Task description
Write down every line of the records below word for word, leaving out the pictures.

Excerpted records
= = = =
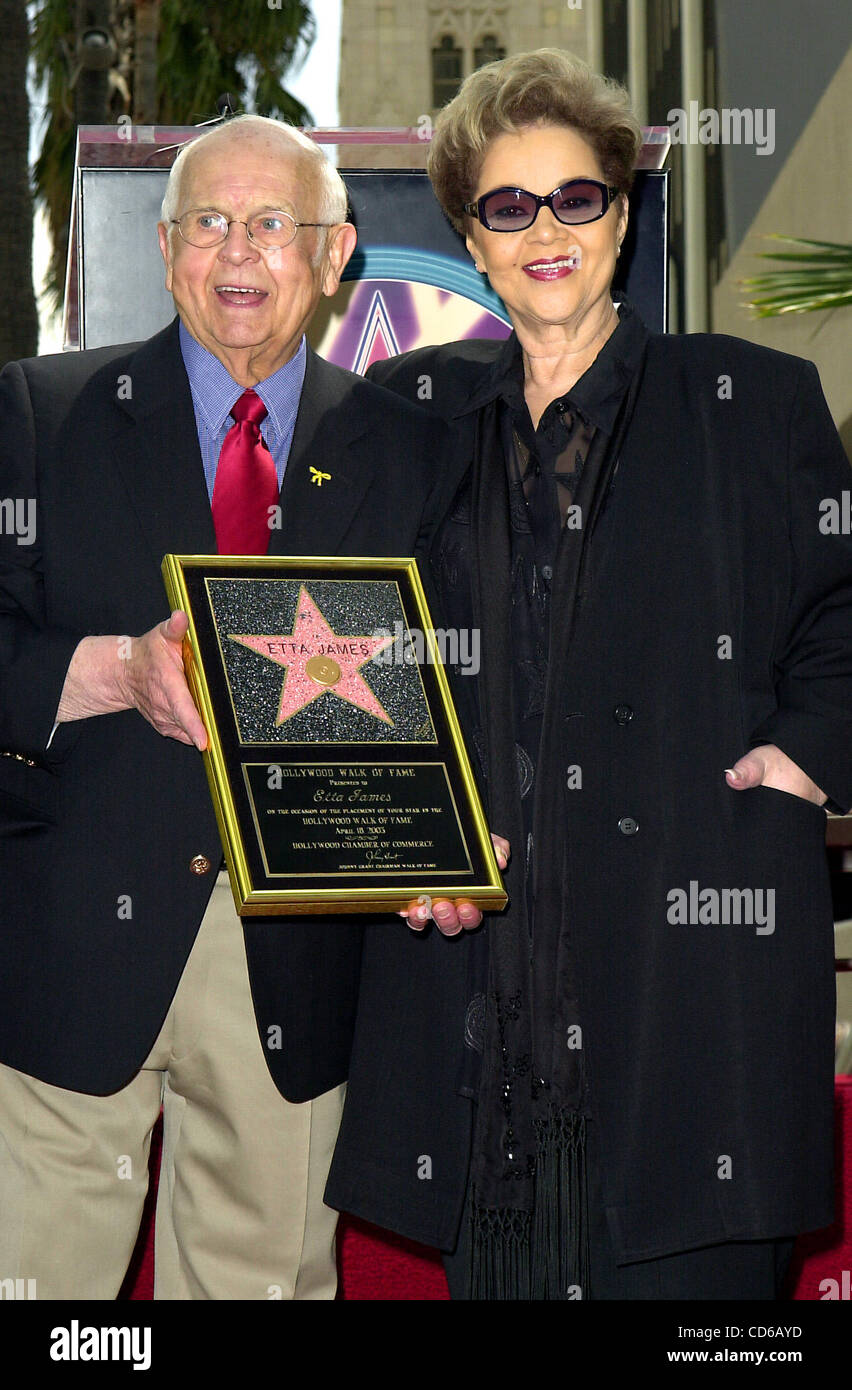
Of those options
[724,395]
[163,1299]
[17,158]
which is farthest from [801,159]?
[163,1299]

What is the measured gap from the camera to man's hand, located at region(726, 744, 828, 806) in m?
2.71

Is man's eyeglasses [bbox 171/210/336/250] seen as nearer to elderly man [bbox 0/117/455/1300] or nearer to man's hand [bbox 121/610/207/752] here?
elderly man [bbox 0/117/455/1300]

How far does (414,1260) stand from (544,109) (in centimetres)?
244

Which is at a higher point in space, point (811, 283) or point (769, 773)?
point (811, 283)

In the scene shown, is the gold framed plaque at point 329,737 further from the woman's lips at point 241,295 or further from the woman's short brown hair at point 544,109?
the woman's short brown hair at point 544,109

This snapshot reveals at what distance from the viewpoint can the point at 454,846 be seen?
259 centimetres

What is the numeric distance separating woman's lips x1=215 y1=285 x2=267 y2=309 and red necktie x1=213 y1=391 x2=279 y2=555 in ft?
0.78

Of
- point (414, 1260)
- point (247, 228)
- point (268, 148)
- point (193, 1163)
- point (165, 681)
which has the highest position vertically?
point (268, 148)

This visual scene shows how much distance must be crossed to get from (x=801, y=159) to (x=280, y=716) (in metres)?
14.1

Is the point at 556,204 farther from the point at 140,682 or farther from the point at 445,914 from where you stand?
the point at 445,914

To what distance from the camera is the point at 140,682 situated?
2.64 m

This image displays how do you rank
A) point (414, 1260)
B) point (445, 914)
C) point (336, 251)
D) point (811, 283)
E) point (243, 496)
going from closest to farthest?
point (445, 914) < point (243, 496) < point (336, 251) < point (414, 1260) < point (811, 283)

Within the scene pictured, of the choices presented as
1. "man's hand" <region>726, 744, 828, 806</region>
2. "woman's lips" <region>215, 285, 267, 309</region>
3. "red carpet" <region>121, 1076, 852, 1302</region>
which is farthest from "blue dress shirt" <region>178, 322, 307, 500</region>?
"red carpet" <region>121, 1076, 852, 1302</region>

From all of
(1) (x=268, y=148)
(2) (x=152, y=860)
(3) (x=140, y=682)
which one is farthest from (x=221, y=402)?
(2) (x=152, y=860)
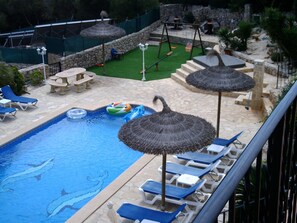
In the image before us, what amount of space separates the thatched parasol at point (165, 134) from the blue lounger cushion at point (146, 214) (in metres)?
0.61

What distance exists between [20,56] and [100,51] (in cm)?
425

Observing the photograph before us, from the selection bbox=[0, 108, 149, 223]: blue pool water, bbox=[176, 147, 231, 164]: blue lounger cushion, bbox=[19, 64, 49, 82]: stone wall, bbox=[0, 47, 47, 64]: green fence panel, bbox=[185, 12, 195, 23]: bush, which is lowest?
bbox=[0, 108, 149, 223]: blue pool water

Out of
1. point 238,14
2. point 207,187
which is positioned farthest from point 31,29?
point 207,187

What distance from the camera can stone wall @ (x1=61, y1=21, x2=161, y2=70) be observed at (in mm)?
19747

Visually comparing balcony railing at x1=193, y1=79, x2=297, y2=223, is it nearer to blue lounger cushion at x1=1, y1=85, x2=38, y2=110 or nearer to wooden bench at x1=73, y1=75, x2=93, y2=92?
blue lounger cushion at x1=1, y1=85, x2=38, y2=110

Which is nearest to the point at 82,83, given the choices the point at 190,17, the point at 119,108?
the point at 119,108

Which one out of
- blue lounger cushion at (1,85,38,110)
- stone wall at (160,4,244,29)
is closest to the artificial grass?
blue lounger cushion at (1,85,38,110)

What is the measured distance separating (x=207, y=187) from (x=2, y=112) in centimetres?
784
= = = =
Exercise result
Of those options
[724,395]
[163,1299]
[17,158]
which is farthest from [801,159]?
[163,1299]

What is the measured gap from the camera to man's hand, located at region(726, 744, 828, 806) in m?
2.71

Is man's eyeglasses [bbox 171/210/336/250] seen as nearer to elderly man [bbox 0/117/455/1300] or nearer to man's hand [bbox 121/610/207/752] here?
elderly man [bbox 0/117/455/1300]

How far does (414,1260) stand from (544,109) (in centimetres)?
244

Which is at a higher point in space, point (811, 283) or point (769, 773)?
point (811, 283)

In the scene shown, is the gold framed plaque at point 329,737 further from the woman's lips at point 241,295 or further from the woman's short brown hair at point 544,109?
the woman's short brown hair at point 544,109

This snapshot reveals at what distance from the viewpoint can the point at 454,846 be seen?
259 centimetres

What is the numeric distance separating woman's lips x1=215 y1=285 x2=267 y2=309 and red necktie x1=213 y1=391 x2=279 y2=555 in ft?
0.78

Of
- point (414, 1260)
- point (247, 228)
- point (268, 148)
- point (193, 1163)
- point (165, 681)
which has the highest position vertically?
point (268, 148)

This visual scene shows how much distance must be crossed to get from (x=801, y=159) to (x=280, y=716) (in metres)?
14.1

Is the point at 556,204 farther from the point at 140,682 or farther from the point at 445,914 from where you stand?
the point at 445,914

To what distance from the camera is the point at 140,682 situated?
2.64 m

This image displays how do you rank
A) point (414, 1260)
B) point (445, 914)
C) point (336, 251)
D) point (811, 283)
E) point (243, 496)
going from closest to farthest?
point (445, 914) < point (243, 496) < point (336, 251) < point (414, 1260) < point (811, 283)

Within the scene pictured, of the choices presented as
1. "man's hand" <region>726, 744, 828, 806</region>
2. "woman's lips" <region>215, 285, 267, 309</region>
3. "red carpet" <region>121, 1076, 852, 1302</region>
which is farthest from "blue dress shirt" <region>178, 322, 307, 500</region>?
"red carpet" <region>121, 1076, 852, 1302</region>

From all of
(1) (x=268, y=148)
(2) (x=152, y=860)
(3) (x=140, y=682)
which one is farthest from (x=221, y=402)?
(2) (x=152, y=860)
In the image before us, what amount of space separates the thatched parasol at point (165, 134) from the blue lounger cushion at point (146, 214) (in metres)?
0.61

What distance exists between [20,56] and [100,51] (in cm)?
425

Observing the photograph before us, from the selection bbox=[0, 108, 149, 223]: blue pool water, bbox=[176, 147, 231, 164]: blue lounger cushion, bbox=[19, 64, 49, 82]: stone wall, bbox=[0, 47, 47, 64]: green fence panel, bbox=[185, 12, 195, 23]: bush, which is lowest?
bbox=[0, 108, 149, 223]: blue pool water

Out of
1. point 238,14
2. point 207,187
which is positioned farthest from point 31,29?
point 207,187

What distance from the camera can stone wall @ (x1=61, y1=21, x2=161, y2=70) be observed at (in mm)?
19747

Visually comparing balcony railing at x1=193, y1=79, x2=297, y2=223, is it nearer to blue lounger cushion at x1=1, y1=85, x2=38, y2=110 or nearer to wooden bench at x1=73, y1=75, x2=93, y2=92?
blue lounger cushion at x1=1, y1=85, x2=38, y2=110

Which is nearest to the point at 82,83, given the choices the point at 190,17, the point at 119,108?
the point at 119,108

Which one out of
- blue lounger cushion at (1,85,38,110)
- stone wall at (160,4,244,29)
is closest to the artificial grass?
blue lounger cushion at (1,85,38,110)

What is the measured distance separating (x=207, y=187) from (x=2, y=112) in centimetres?
784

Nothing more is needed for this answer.